So, it looks like they'd spend a lot extra with effects on performance/watts/cost to make them last for NASA lengths of time. Those same companies are incentivized to sell new chips regularly in a price-competitive market. So, no reason for them to do aforementioned work since it's just throwing away money.

Again, just overview of a non-HW guy that reads a lot of HW industry's publications. HW people correct anything I missed please.

lfowles · on July 14, 2017

To extremely simplify it, we're effectively making our lightbulbs smaller and expecting the same brightness out of them. We could keep a bulb going for a century, but it's not going to light as well as we expect.

deathanatos · on July 14, 2017

On slide 10, faulty hardware introduces a standing wave onto a bus. Two CPUs are nodes, two at antinodes, causing a 2-2 disagreement in the state of the system.

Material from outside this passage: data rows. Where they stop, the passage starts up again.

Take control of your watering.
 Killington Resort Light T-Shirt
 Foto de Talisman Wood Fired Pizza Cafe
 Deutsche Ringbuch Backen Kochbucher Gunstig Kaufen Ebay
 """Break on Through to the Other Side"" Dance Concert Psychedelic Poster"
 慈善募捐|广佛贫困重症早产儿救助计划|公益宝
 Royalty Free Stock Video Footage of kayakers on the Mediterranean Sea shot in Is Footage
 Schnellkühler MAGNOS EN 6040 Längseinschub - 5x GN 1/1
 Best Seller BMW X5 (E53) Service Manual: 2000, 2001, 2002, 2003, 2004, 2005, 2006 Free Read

Yet, the slide goes on to argue this is a software problem? It was my impression that Byzantine tolerant systems required agreement among ⅔ of the nodes; if the system is split 50/50, how can even a tolerant system not fail? (Or rather, is it the difference between failing gracefully and failing spectacularly, and the slide fails to elaborate on exactly how the system failed? But I don't see how we can expect this to succeed.)

gizmo686 · on July 14, 2017

I am not sure if it is refering to the NASA incident you are refering to, but a situation consistent with said failure is described here [0] (section 5.3), although it seems like it still assumes some background I do not have to fully understand it.

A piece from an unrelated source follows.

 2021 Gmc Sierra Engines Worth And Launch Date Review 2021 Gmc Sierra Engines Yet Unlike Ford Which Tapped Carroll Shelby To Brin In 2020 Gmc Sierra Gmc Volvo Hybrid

In the situtation described in my link, there were 4 data sources, and 4 processors. A byzantine fault occurred with the link from one of the data sources to the processors. This cascaded into a failure of the entire 4 processor system when it fell into a 2:2 split. In concept, the processors could have communicated with each other and detected a disagreement in one of the four data sources.

The software bug is that a fault with one of the data sources cascaded into a fault with the entire processing unit. In a correctly functioning system, the fault should have been contained to just the one data source. That is, the problem should have been no worse then simply losing the bus entirely.

Assuming there was sufficient redundancy across the buses, the system could have continued functioning properly despite the fault. However, because the software did not correctly handle the fault, any other redundancy became useless.

[0] https://www.cs.indiana.edu/classes/p545-sjoh/post/lec/fault-...

jfoutz · on July 14, 2017

I kinda think thats the point. Not exactly a software problem, but an information theory problem. If you need to tolerate 2 failures, you need 6 machines.

Normal_gaussian · on July 14, 2017

5 machines. Even numbers of machines introduce a higher failure likelihood for no greater tolerance.

jfoutz · on July 14, 2017

You're thinking majority not Byzantine fault tolerance. 2/3 have to agree.

nickpsecurity · on July 14, 2017

Many of us in high-assurance systems have witnessed triple, modular redundancy fail. I started saying 3 out of 5 for that reason. May be same for other commenter. I also want where possible for the computers to be in different locations, using different hardware, and with different developers working against same API.

vitus · on July 14, 2017

Yes, but those aren't Byzantine failures. Byzantine failures present with incorrect values, not simply the absence of a value (as seen by a total hardware failure).

See the abstract in Lamport's original paper introducing the Byzantine generals problem [0].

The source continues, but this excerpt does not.